No quadro atual, a especialista em Assuntos Europeus acredita que o regresso ao poder do Partido Democrático seria a melhor solução para a União Europeia. “É o único partido que é manifestamente a favor da Europa, do euro e dos aspetos de integração. Todos os outros são eurocéticos ou mesmo antieuropeus”, explicita a especialista em assuntos europeus Isabel Meirelles.

Neste complexo tabuleiro político, também Sílvio Berlusconi não merece a confiança de Meirelles. Foi somando contradições em relação ao projeto europeu ao longo da sua carreira. Defende a introdução de uma moeda doméstica em Itália, a utilização do euro no comércio internacional e a deportação de 600 mil migrantes ilegais.

É líder e fundador de um dos partidos que construiu a Itália europeia, de onde é oriundo o atual presidente do Parlamento de Estrasburgo. António Tajani é mesmo a escolha de Sílvio Berlusconi para primeiro-ministro. Apesar disso, Il Cavaliere não se inibe de ser crítico de Bruxelas, em especial quando está na oposição, e de fechar alianças com a extrema-direita.

“É um homem superiormente inteligente que foi aprendendo com o seu percurso e os seus erros. Neste momento está muito mais moderado, maduro e, diria mesmo, mais perigoso. Continua com posições extremadas mas de uma forma mais diplomática”, afirma Isabel Meirelles.

Apesar da incerteza que o voto em Berlusconi pode representar, o regresso da Força Itália ao poder pode ser um “mal menor” quando comparado com opções mais radicais. Um cenário que não se verifica só na Península Itálica.

“Esperamos que as extremas-direitas populistas e xenófobas não ganhem naqueles países e, a terem algum protagonismo, que seja em coligação com partidos mais moderados para que as dificuldades possam ser aplainadas e nunca possa haver um bloqueio de qualquer país em decisões fundamentais para o futuro da Europa”, afirma a advogada que assumiu recentemente a vice-presidência do PSD.

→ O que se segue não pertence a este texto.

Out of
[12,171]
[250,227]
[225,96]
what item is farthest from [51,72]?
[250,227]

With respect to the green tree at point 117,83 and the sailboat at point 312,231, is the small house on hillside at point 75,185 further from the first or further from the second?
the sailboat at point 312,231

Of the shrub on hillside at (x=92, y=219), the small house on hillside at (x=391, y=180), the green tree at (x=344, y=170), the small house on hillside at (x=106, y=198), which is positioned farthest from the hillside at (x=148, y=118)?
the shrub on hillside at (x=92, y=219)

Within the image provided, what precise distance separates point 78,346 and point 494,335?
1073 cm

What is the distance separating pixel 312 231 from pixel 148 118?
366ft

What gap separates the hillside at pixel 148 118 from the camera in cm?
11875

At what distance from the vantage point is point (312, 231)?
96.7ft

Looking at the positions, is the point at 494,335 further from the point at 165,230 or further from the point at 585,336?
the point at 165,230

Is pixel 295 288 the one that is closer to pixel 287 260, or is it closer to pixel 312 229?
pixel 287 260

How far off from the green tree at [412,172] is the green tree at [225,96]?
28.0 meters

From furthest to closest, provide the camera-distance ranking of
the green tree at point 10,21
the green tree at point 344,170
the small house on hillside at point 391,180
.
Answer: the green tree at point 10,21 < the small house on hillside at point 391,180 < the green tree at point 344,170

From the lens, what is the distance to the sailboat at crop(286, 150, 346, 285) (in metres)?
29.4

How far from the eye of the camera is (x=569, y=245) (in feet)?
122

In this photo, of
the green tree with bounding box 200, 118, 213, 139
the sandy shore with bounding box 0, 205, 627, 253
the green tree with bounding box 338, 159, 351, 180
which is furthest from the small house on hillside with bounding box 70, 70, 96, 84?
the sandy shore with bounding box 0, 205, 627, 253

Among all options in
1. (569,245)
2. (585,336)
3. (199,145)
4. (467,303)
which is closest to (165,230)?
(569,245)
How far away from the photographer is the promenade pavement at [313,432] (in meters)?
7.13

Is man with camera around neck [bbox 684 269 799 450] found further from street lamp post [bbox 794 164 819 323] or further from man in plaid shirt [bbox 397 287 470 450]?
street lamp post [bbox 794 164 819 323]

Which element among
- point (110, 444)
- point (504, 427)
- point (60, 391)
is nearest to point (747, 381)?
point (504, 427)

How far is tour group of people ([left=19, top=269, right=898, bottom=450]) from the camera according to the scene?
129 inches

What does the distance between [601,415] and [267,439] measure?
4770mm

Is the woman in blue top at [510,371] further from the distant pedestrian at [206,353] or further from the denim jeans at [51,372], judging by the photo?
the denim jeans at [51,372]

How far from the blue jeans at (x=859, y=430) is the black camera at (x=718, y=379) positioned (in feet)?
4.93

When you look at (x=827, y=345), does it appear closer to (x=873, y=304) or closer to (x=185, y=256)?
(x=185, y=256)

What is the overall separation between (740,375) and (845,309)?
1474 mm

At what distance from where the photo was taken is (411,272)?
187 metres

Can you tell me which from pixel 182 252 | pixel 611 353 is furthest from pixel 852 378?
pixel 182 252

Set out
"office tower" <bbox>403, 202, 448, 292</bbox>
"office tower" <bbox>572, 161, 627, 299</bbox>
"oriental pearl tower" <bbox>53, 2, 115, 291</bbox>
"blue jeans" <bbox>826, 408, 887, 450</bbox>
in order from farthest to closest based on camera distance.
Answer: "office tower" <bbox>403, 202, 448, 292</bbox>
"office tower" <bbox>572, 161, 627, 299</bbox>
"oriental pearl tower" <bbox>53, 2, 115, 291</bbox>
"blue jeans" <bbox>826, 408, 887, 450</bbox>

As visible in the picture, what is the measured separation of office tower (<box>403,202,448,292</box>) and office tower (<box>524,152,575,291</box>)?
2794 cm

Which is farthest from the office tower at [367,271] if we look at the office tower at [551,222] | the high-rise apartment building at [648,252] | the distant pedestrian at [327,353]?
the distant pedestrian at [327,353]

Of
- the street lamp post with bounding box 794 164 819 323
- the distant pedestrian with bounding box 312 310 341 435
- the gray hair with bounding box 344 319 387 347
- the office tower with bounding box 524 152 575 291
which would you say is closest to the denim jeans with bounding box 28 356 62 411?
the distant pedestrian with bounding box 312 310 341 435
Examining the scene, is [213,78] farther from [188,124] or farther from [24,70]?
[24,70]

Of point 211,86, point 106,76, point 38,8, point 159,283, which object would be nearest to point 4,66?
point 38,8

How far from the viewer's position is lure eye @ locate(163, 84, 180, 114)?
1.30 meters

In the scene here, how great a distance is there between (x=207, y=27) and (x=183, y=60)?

Para Isabel Meirelles, a Europa encontra-se numa “lógica do mínimo denominador comum”. A euforia dos anos 80 passou, o caminho para o federalismo “parece quase uma miragem”. “A Europa tem de ser repensada” e “temos de seguir novamente o caminho dos pequenos passos e negociar qualquer decisão que belisque as soberanias nacionais com muito cuidado”, aconselha a comentadora.

No calendário eleitoral de 2018, Itália não está sozinha. Multiplicam-se as eleições a leste, nomeadamente na Eslovénia e na Hungria de Vitkor Orbán. É a antecâmara para 2019, ano em que os europeus votam a composição do novo Parlamento de Estrasburgo.